- Haitao “Tony” Cui, an associate dean at the University of Minnesota’s Carlson School of Management, is accused of helping JD.com founder Richard Liu downplay a sexual assault allegation.
- The alleged victim is a then- 21-year-old undergraduate student, who claims to have been raped by Liu after he invited her to a lavish dinner party.
- Cui’s attorney disputed the allegation, saying their client has fully cooperated with the investigation and supported both the plaintiff and the defendant in line with university policy.
- Liu is expected to begin trial in September or early October.
An associate dean at the University of Minnesota’s Carlson School of Management allegedly helped JD.com founder Richard Liu downplay the sexually assault of an undergraduate student nearly four years ago.
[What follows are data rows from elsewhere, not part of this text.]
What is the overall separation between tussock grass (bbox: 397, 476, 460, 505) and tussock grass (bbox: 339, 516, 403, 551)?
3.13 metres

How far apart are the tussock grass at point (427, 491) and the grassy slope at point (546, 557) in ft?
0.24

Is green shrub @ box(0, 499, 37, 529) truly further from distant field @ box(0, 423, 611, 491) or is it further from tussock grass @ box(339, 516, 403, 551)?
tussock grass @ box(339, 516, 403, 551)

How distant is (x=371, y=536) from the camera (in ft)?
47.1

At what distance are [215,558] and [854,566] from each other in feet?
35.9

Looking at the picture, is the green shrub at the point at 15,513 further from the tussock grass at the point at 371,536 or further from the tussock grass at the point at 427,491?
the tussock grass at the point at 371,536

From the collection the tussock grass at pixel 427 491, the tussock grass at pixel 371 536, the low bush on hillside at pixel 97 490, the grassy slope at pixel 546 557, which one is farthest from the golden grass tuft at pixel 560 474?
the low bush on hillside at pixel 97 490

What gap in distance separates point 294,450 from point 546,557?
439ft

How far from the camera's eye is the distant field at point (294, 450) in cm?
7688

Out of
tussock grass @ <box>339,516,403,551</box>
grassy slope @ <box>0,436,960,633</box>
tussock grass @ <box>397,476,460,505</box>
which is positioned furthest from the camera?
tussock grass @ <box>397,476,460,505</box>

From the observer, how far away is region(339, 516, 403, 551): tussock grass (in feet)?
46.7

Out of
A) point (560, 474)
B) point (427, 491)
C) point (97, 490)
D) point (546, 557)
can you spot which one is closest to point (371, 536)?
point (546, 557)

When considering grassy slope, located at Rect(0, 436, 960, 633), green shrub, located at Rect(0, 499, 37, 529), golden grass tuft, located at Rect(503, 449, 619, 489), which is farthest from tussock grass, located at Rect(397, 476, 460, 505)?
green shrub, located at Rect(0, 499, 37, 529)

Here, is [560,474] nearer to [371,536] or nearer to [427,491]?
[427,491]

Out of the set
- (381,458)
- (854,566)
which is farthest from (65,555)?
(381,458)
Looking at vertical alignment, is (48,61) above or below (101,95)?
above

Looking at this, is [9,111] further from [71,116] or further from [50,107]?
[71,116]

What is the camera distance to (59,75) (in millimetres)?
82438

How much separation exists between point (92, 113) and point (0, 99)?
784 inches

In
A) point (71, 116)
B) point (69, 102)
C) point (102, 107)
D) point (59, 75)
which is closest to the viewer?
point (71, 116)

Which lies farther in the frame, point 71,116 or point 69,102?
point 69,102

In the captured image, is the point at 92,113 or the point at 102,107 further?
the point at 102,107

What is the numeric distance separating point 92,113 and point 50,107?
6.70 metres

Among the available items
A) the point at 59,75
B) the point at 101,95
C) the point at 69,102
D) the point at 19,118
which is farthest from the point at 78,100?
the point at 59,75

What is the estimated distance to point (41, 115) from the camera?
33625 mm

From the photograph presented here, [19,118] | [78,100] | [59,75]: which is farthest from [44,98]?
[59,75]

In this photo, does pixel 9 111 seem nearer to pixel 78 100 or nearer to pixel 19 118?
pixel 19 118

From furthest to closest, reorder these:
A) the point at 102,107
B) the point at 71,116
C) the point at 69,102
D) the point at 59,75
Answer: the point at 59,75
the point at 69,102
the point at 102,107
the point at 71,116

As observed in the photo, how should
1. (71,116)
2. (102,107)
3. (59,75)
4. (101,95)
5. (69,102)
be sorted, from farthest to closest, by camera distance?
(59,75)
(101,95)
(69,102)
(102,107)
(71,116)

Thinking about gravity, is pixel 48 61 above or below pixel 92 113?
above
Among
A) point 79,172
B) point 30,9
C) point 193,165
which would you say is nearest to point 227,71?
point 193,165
The case, which has sent shockwaves across China, dates back to the night of Aug. 30, 2018, when the unidentified student was allegedly raped by Liu after he invited her to a lavish dinner party.
Liu reportedly organized the banquet in honor of student volunteers who helped him and his classmates during a week-long summer residency in the university’s Global Doctor of Business Administration (DBA) program.
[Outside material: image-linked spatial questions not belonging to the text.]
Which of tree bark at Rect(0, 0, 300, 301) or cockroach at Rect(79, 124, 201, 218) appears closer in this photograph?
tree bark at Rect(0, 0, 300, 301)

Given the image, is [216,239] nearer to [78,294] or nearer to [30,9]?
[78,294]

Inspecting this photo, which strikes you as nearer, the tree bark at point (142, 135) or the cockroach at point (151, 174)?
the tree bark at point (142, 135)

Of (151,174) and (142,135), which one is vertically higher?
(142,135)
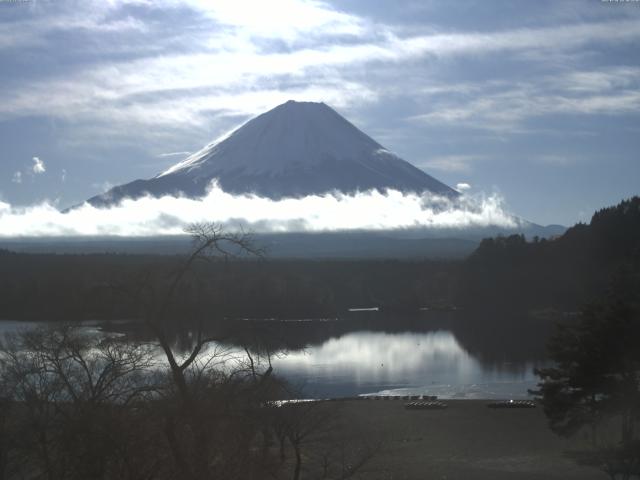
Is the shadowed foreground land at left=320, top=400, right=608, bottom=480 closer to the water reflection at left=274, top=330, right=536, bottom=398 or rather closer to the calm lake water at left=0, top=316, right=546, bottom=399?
the calm lake water at left=0, top=316, right=546, bottom=399

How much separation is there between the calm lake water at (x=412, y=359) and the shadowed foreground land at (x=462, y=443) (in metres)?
1.75

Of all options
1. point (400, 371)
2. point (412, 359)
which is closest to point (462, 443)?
point (400, 371)

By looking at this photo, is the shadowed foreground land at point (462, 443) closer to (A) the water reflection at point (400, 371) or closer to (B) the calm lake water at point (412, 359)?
(B) the calm lake water at point (412, 359)

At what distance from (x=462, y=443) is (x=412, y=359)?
43.8ft

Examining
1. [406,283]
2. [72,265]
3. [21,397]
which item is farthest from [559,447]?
[406,283]

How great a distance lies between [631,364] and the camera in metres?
11.3

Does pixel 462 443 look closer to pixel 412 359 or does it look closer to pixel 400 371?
pixel 400 371

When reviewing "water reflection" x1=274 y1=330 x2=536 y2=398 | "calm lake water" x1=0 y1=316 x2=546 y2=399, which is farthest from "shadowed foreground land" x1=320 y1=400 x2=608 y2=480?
"water reflection" x1=274 y1=330 x2=536 y2=398

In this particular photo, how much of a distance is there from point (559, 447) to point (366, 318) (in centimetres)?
3008

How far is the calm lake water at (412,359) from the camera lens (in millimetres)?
21141

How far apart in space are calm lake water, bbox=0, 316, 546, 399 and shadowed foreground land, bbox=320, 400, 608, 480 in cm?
175

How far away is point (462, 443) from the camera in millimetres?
14109

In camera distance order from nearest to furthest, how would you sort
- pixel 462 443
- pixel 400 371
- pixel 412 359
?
pixel 462 443 < pixel 400 371 < pixel 412 359

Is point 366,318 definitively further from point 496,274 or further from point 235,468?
point 235,468
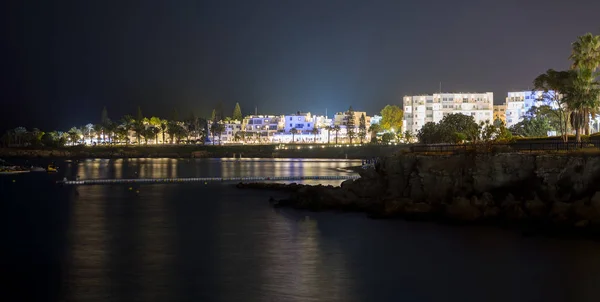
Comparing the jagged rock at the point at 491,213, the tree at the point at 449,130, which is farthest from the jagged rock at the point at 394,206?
the tree at the point at 449,130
The student allegedly asked to be driven home after the dinner, but she was instead taken by Liu to an unknown Minneapolis mansion.
“He dragged me into the vehicle,” the student later texted a friend. “He started to make physical advances inside the vehicle. I begged him to stop but he didn’t listen.”
A confrontation ensued, and the student was eventually taken to her apartment complex. But Liu allegedly continued to follow her.
After another confrontation, the alleged assault took place.
“He just threw me onto the bed. He was on me. He was heavy. I tried to push him away. But he was on top of me … and then he raped me,” the student told the police.
Last month, the student’s attorneys reportedly accused Haitao “Tony” Cui of actively working to undermine her claims following the alleged assault. Cui is the deputy associate dean of the Global DBA program.
The allegation came in a June 16 memorandum, which claimed that Cui acted in concert with Liu’s legal team, according to student newspaper The Minnesota Daily. Cui allegedly served as a liaison between Liu and his lawyers and secretly recorded phone conversations that involved the student.
Cui’s attorney has disputed the memorandum’s claims, stressing that their client has fully cooperated in the investigation.
“Once he was alerted to the situation, Dr. Cui joined others at the University who did their exhausted best to work tirelessly that night and the next day to support the plaintiff and the defendant as they followed University policies while trying to safeguard the respective rights of both parties,” his attorney told the Daily.
Liu’s trial is expected to begin in September or early October. The alleged victim is seeking $50,000 and punitive damages.